* **Provided records**
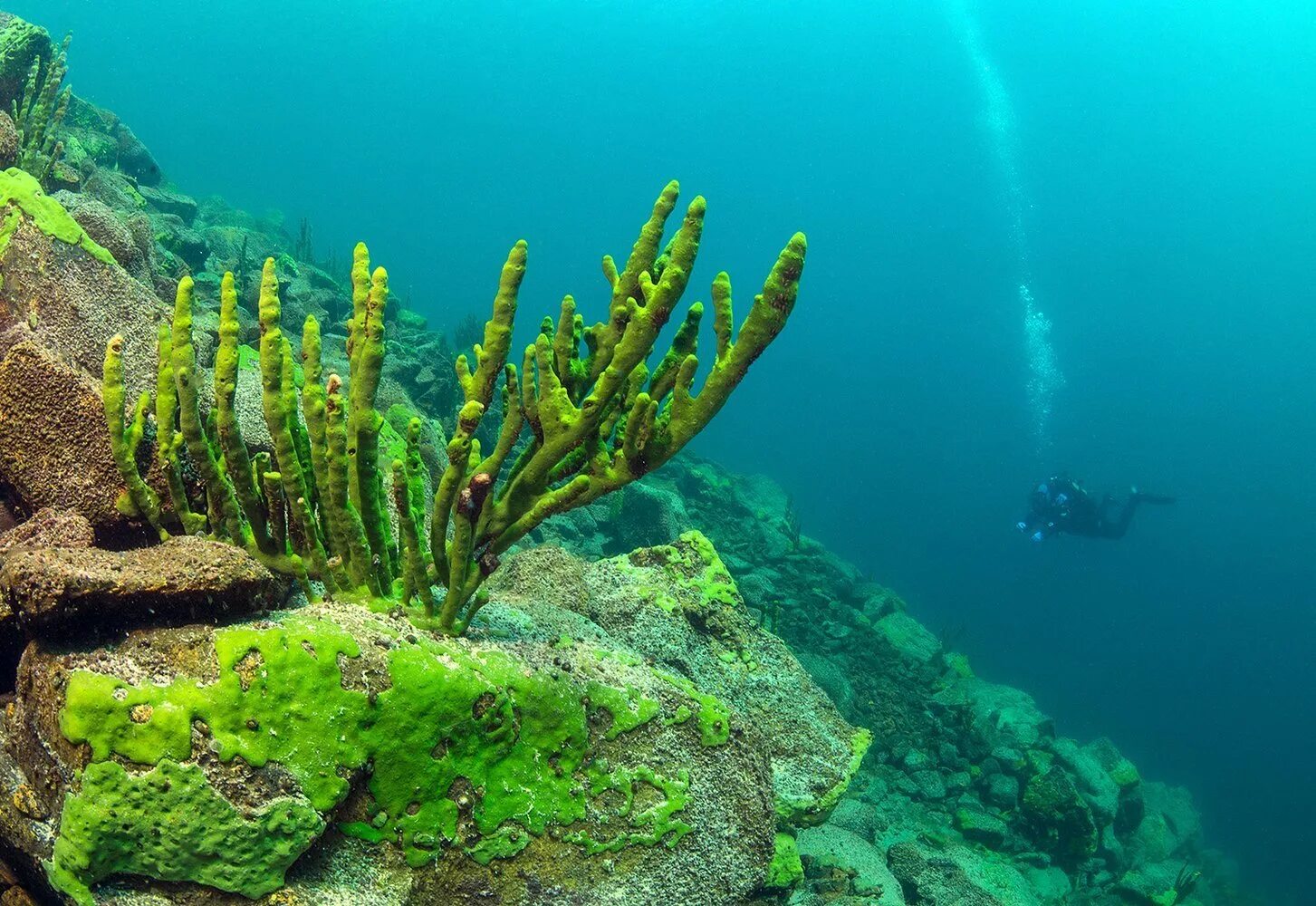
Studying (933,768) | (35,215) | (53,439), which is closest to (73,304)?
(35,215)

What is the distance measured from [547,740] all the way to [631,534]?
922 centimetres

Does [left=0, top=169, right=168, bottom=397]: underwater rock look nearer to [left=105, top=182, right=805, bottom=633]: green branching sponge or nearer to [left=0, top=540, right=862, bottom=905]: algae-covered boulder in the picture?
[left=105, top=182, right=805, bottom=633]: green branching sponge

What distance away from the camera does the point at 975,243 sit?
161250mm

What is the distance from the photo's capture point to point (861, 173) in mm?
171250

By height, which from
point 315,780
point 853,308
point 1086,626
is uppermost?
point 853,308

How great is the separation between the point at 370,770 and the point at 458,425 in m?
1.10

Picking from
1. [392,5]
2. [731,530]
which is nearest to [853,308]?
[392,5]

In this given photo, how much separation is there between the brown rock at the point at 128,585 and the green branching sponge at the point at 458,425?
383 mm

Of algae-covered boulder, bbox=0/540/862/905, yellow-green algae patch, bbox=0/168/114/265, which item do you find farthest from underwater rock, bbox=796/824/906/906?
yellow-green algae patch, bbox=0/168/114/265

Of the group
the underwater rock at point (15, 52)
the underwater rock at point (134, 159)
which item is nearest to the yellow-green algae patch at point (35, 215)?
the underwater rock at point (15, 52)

* **Goal**
Reproduce verbatim every line of the rows, starting with the line containing "How great is" and continuing through the end of the rows, with both ends included.

* **Solution to this exercise**
How great is the separation between the point at 370,770 and the point at 458,425 in m?
1.10

Picking from
1. [392,5]
2. [731,530]
which is nearest to [853,308]?
[392,5]

In this given photo, how much separation is there between the brown rock at the point at 128,585 and the green branching sponge at the point at 458,425?
383 mm

Of algae-covered boulder, bbox=0/540/862/905, yellow-green algae patch, bbox=0/168/114/265, which item do you find farthest from underwater rock, bbox=796/824/906/906?
yellow-green algae patch, bbox=0/168/114/265

Of the group
the underwater rock at point (15, 52)
the underwater rock at point (134, 159)
which item is nearest to the yellow-green algae patch at point (35, 215)?
the underwater rock at point (15, 52)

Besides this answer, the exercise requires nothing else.